• **Job**
Only the lines from the one containing "What distance away" through the end of the records should be retyped, exactly and including both ends; pictures stay out.

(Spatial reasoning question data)

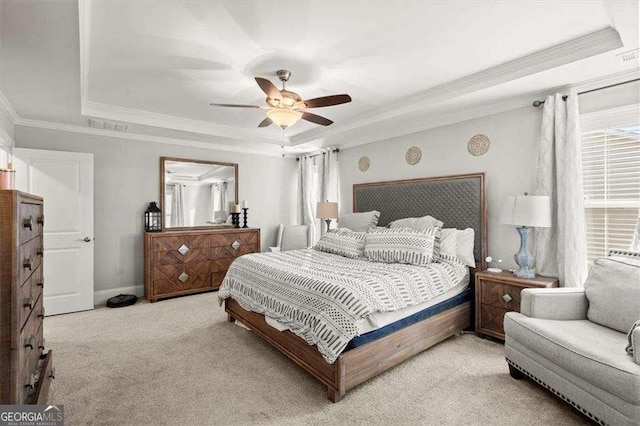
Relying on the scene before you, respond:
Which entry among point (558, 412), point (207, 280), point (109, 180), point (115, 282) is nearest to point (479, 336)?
point (558, 412)

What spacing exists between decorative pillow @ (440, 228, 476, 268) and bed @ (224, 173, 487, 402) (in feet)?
0.52

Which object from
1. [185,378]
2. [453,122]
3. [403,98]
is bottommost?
[185,378]

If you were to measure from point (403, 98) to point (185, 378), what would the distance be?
11.6 ft

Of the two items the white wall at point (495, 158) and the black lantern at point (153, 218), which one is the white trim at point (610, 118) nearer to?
the white wall at point (495, 158)

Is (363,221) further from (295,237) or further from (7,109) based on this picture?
(7,109)

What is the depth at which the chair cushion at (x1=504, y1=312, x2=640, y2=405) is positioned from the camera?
1.61 meters

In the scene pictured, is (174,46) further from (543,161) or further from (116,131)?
(543,161)

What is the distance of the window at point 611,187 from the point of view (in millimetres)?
2662

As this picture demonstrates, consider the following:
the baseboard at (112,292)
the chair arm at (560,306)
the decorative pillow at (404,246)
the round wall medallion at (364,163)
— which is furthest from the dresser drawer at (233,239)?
Result: the chair arm at (560,306)

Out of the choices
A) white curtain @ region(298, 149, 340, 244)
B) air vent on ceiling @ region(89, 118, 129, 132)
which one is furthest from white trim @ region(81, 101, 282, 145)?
white curtain @ region(298, 149, 340, 244)

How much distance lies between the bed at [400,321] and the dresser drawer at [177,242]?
1.55 meters

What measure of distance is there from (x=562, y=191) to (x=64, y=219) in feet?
18.3

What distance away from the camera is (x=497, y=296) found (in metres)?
2.94

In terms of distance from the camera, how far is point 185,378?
7.79ft
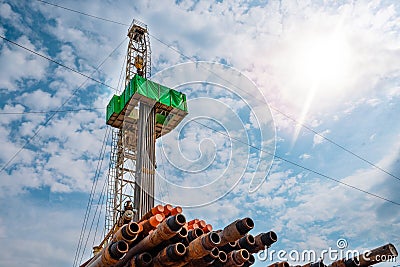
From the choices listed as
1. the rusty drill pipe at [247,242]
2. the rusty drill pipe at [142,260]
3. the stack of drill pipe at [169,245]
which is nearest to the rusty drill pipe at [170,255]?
the stack of drill pipe at [169,245]

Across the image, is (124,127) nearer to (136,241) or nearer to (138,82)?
(138,82)

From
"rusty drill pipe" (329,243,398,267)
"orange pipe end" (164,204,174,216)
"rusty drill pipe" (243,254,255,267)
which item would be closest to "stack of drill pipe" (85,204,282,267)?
"orange pipe end" (164,204,174,216)

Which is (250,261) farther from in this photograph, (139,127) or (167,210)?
(139,127)

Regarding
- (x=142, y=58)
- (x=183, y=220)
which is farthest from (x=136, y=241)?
(x=142, y=58)

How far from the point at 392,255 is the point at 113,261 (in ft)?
19.4

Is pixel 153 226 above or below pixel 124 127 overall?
below

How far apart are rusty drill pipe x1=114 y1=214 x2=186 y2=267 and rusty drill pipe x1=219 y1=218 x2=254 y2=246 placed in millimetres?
982

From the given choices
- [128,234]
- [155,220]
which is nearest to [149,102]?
[155,220]

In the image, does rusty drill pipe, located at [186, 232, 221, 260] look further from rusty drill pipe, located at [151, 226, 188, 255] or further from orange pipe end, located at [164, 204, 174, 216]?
orange pipe end, located at [164, 204, 174, 216]

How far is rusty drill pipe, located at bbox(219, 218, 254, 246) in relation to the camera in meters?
7.77

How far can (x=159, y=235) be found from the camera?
295 inches

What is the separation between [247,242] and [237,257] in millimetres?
525

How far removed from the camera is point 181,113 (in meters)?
28.7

• **The reply**
What distance away from the camera is (x=497, y=296) found (in metres)?
2.94

In terms of distance from the camera, how far is point 185,378?
7.79ft
From the choices listed as
1. the rusty drill pipe at [247,242]
2. the rusty drill pipe at [142,260]
3. the stack of drill pipe at [169,245]
which is nearest to the rusty drill pipe at [170,255]?
the stack of drill pipe at [169,245]

Across the image, is (124,127) nearer to (136,241) or nearer to (138,82)?
(138,82)

From
"rusty drill pipe" (329,243,398,267)
"orange pipe end" (164,204,174,216)
"rusty drill pipe" (243,254,255,267)
which item would be closest to "stack of drill pipe" (85,204,282,267)?
"orange pipe end" (164,204,174,216)

Which is (250,261) farther from in this photograph, (139,127) or (167,210)?
(139,127)

Regarding
- (x=142, y=58)
- (x=183, y=220)
which is farthest from (x=136, y=241)?
(x=142, y=58)

How far from the point at 392,255 is the point at 113,261 (in ft)?
19.4

Is pixel 153 226 above or below pixel 124 127 overall?
below

How far apart are rusty drill pipe x1=114 y1=214 x2=186 y2=267 and rusty drill pipe x1=219 y1=218 x2=254 y2=246 placed in millimetres?
982

From the given choices
- [128,234]
- [155,220]
which is nearest to [149,102]?
[155,220]

In the image, does rusty drill pipe, located at [186, 232, 221, 260] look further from rusty drill pipe, located at [151, 226, 188, 255] or further from orange pipe end, located at [164, 204, 174, 216]?
orange pipe end, located at [164, 204, 174, 216]

How far is rusty drill pipe, located at bbox(219, 218, 254, 246) in relation to the camera in meters?
7.77

How far can (x=159, y=235) be found from the camera?
295 inches

What is the separation between [247,242] and [237,257] in millimetres?
525

How far removed from the camera is point 181,113 (in meters)?
28.7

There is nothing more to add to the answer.